For bookkeeping purposes, the general feature I would like is the ability to perform fast calculation of outgoing beam parameters for one static incoming beam, and vectorized accelerator settings with the general form [..., n_batch, n_dim]
where n_dim
being the number of accelerator settings to be changed.
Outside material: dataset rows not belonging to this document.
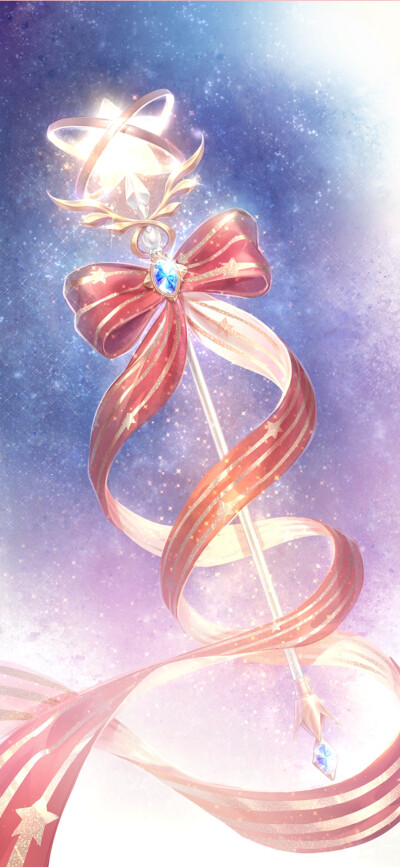 『闪耀暖暖』印象丶壁纸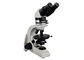 アスベストスの訓練のためのTrinocularの金属顕微鏡4X 10X 40X 60X サプライヤー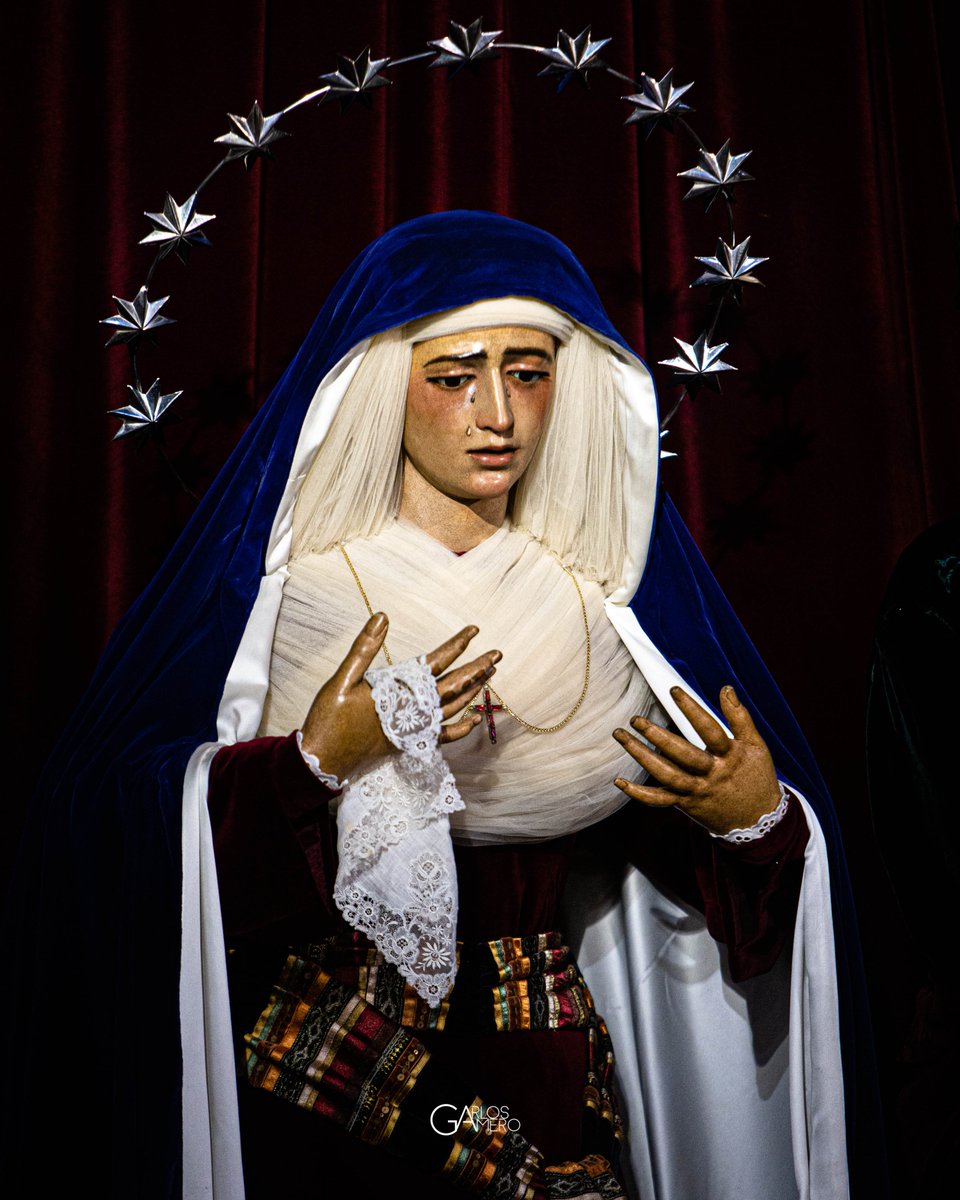 Días de Gloria en San Juan de la Palma.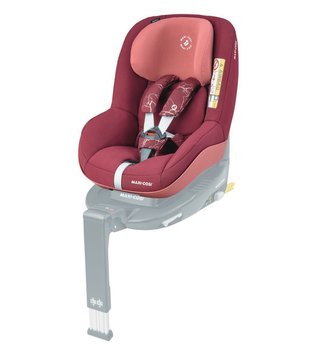 Maxi-Cosi, Pearl Pro, Fotelik samochodowy, Marble Plum, 9-18 kg - Maxi-Cosi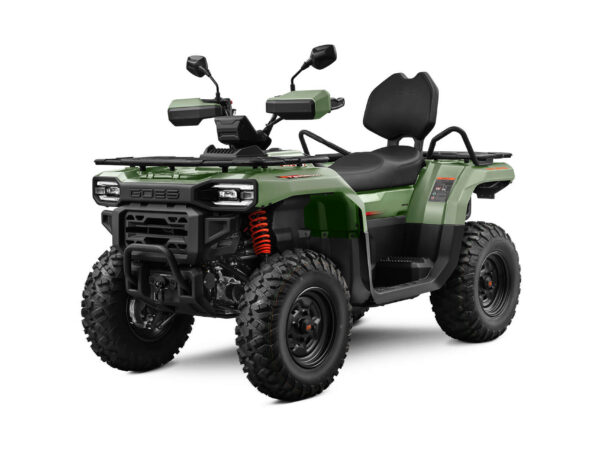 GOES TERROX 550 ATV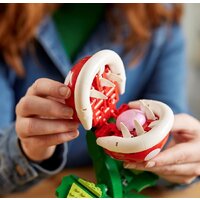 Конструктор LEGO Super Mario 71426 Растение Пиранья - Превью изображения №8 — Интернет-магазин Time-Shop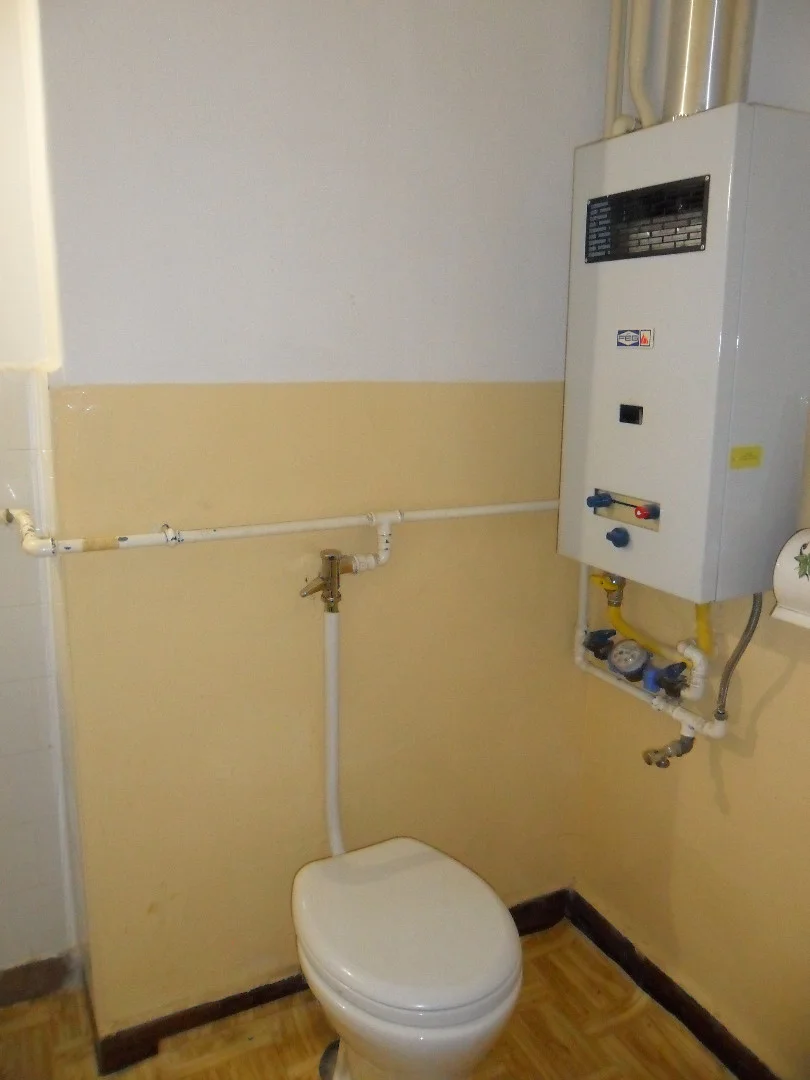 Eladó tégla lakás Debrecen Egyetem sugárút - Kép 6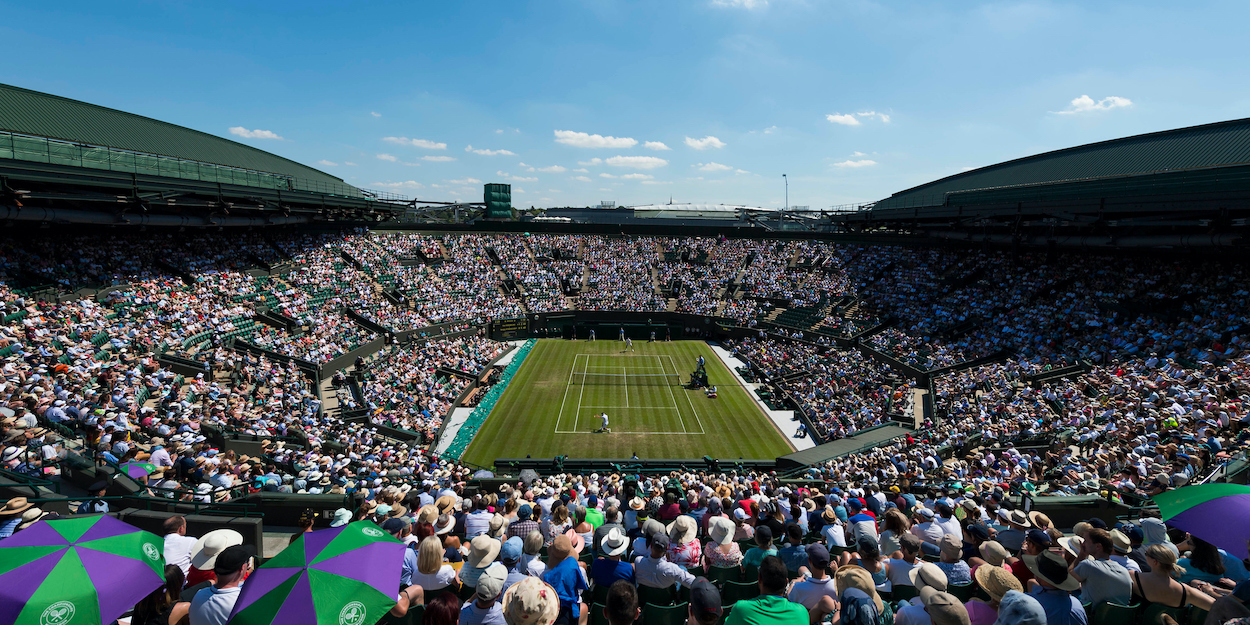 Wimbledon 2024: How to tickets and registration information for next year's  ballot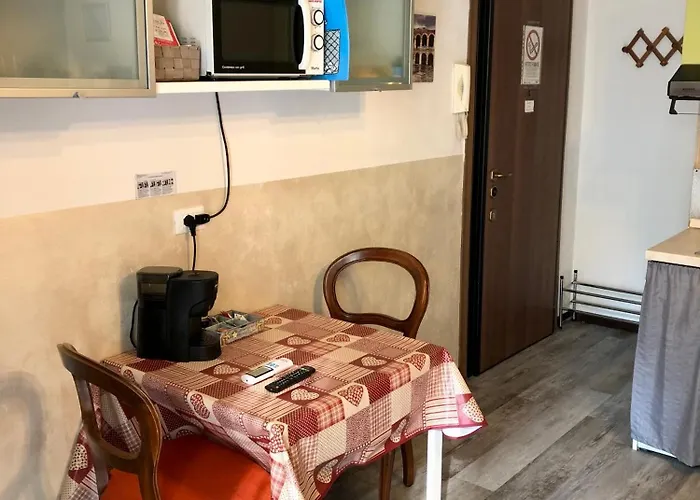 شقة Appartamento Verona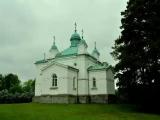 REOMÄE ORTHODOX CHURCH REOMÄE ORTHODOX CHURCH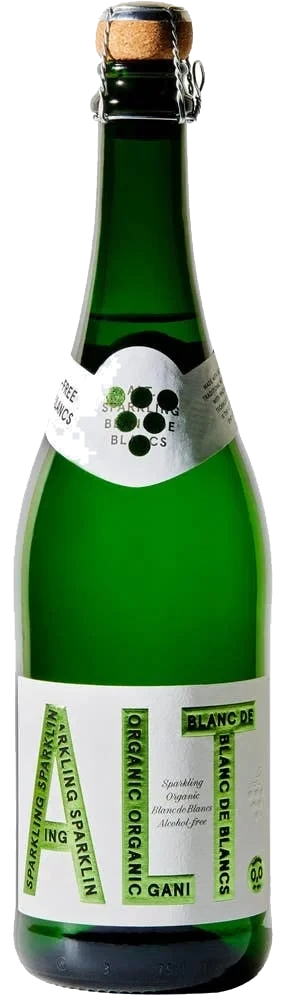 Sparkling Blanc de blancs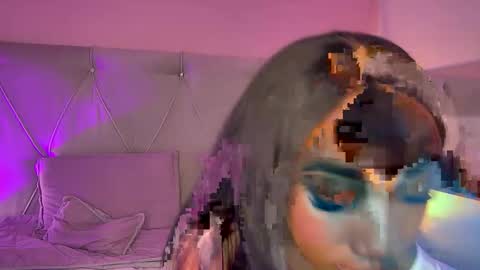 Fiorela Lenin  online show from 02/25/26, 06:28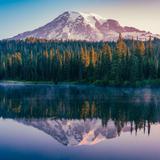 Mount Rainier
Currently, I have to do something like:
def forward(self, X: torch.Tensor) -> torch.Tensor:
input_shape = X.shape
X = X.reshape(-1, n_dim)
Y = torch.zeros(X.shape[:-1])
for i, x in enumerate(X):
self.segment.Q1.k1 = x[0] # Set the input parameters
...
# Track the beam
out_beam = self.segment(self.incoming_beam)
# Compute the objective
obj = ...
Y[i] = obj
return Y.reshape(input_shape[:-1])
which more or less scale linearly (poorly):
i 1.0
CPU times: user 1.55 ms, sys: 1.06 ms, total: 2.61 ms
Wall time: 1.85 ms
i 10.0
CPU times: user 4.6 ms, sys: 14 µs, total: 4.61 ms
Wall time: 4.65 ms
i 100.0
CPU times: user 38.6 ms, sys: 266 µs, total: 38.9 ms
Wall time: 39.4 ms
i 1000.0
CPU times: user 335 ms, sys: 1.22 ms, total: 336 ms
Wall time: 347 ms
i 10000.0
CPU times: user 3.23 s, sys: 15.6 ms, total: 3.25 s
Wall time: 3.26 s
Maybe we can take inspiration from how this was done here: https://github.com/UM-ARM-Lab/pytorch_kinematics
It would be in the spirit of the Cheetah's applications, to enable batched execution. This would be, for example, that a quadrupole's strength is set to vector of strengths, which would then result in a 3D tensor of transfer maps and allow parallel evaluations at much higher speed.